Television critics reacted with mixed reaction toward the episode, with one critic calling the storyline "pretty dull." In a simultaneous review of the episodes of American Dad!, The Simpsons and Bob's Burgers that preceded the show, and the episode of The Cleveland Show that followed it, The A.V. Clubs Rowan Kaiser wrote, "I don't have much to say about tonight's Family Guy. Last week, we had some comments about how Family Guy seems to be willing to play with its format this season. That didn't happen this week at all." Kaiser went on to criticize the flashback involving Lois and Joyce in high school, stating, "Having a previously unknown flashback as the big reveal feels like cheating, if you're inclined to view Family Guy as consistent." She concluded her review by praising "the burning bush" joke, and ultimately gave the episode a C− rating, the worst rating of the night. It was beaten by the American Dad! episode "Fart-Break Hotel", The Cleveland Show episode "How Do You Solve a Problem Like Roberta?", The Simpsons episode "Flaming Moe", and the Bob's Burgers episode "Crawl Space". In a slightly more positive review of the episode, Jason Hughes of TV Squad praised the episode for some of its "silly side jokes," but felt disappointed by the ending to the show, commenting, "it didn't follow any real logic It was an easy way out, as if they'd written themselves into a corner." Hughes also criticized the episode for its dependence on cutaway gags, writing, "at least there were some funnier moments in this one. Unfortunately, a lot of those came in the cutaways. And I thought we were starting to move away from a dependence on them." Hughes went on to comment that he felt confused by Stewie possibly being fathered by a porn star, adding that "it would be far more likely that Chris or Meg was fathered by the porn star."
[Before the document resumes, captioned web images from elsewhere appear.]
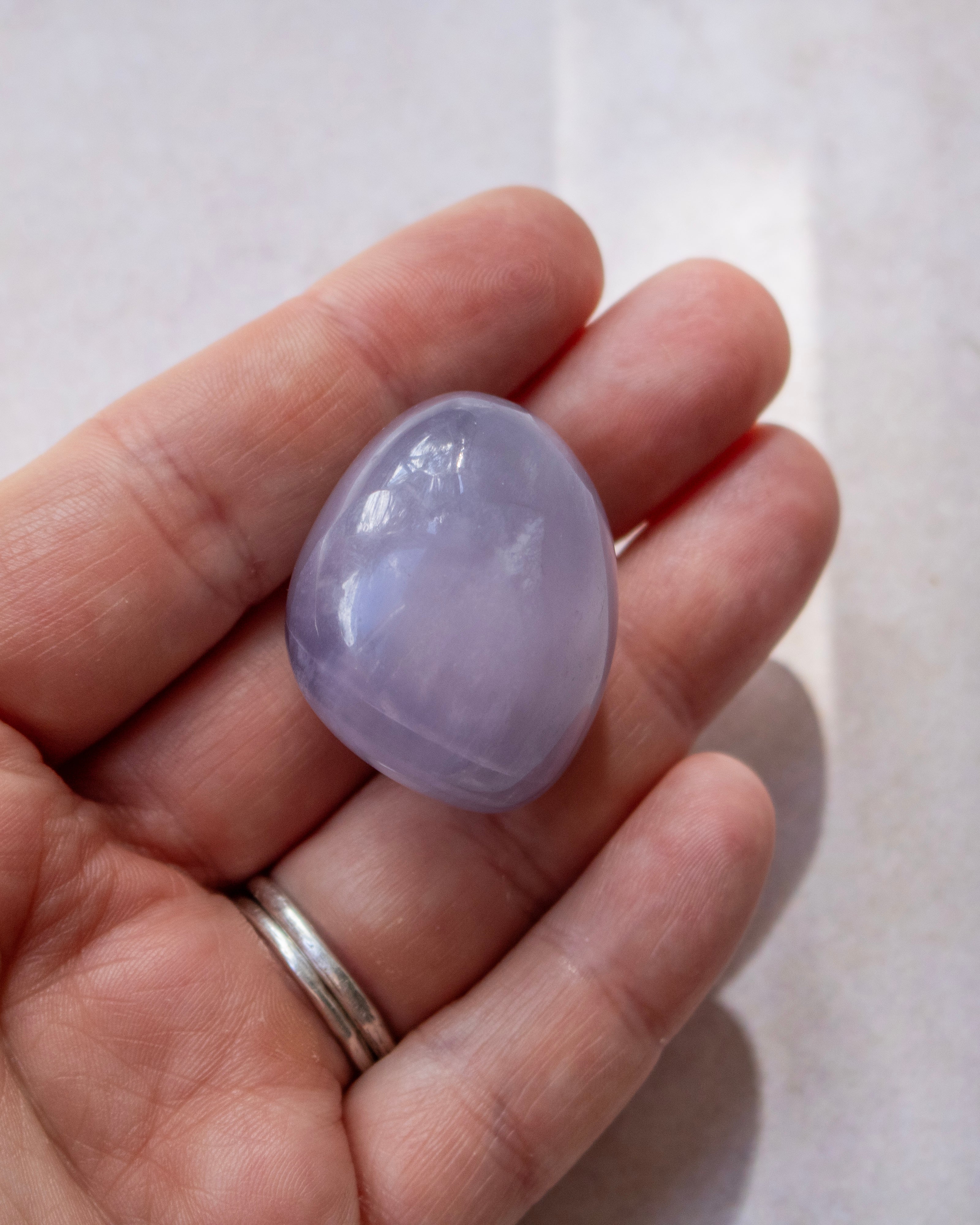 A smooth, polished light purple tumbled stone, likely a amethyst, resting on the palm of a hand.
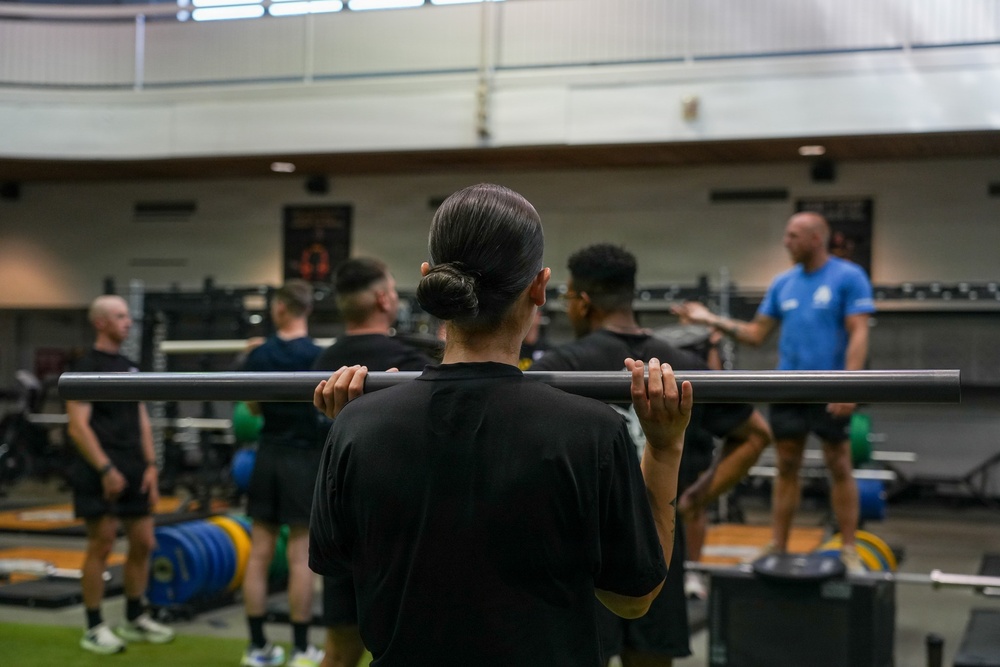 A group training session is taking place in a large indoor weight room or gymnasium. Multiple individuals wearing black athletic clothing are holding barbells across their shoulders, appearing to receive instruction from a coach or trainer dressed in a blue shirt. The foreground subject, viewed from behind, has hair in a bun and is holding an unloaded barbell in a front rack or back squat position.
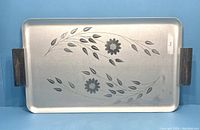 Full view of a rectangular metal serving tray with floral silhouette design and metal handles on each side.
The episode was among four other episodes submitted by the Family Guy production team for consideration of an Emmy Award nomination, in the Primetime Emmy Award for Outstanding Comedy Series category. "And I'm Joyce Kinney" was submitted, along with "Halloween on Spooner Street", "Road to the North Pole", "New Kidney in Town" and "Trading Places". The series was successfully nominated in 2009, but failed to merit an award. Mark Hentemann, executive producer and showrunner of Family Guy said of the nominating process, "We had internal discussions in the writers' room, and it seemed like we were much more akin to the other primetime comedies than we were to children's shows in animation. We assumed we would not get anywhere, and so it was a great surprise when we got the nomination."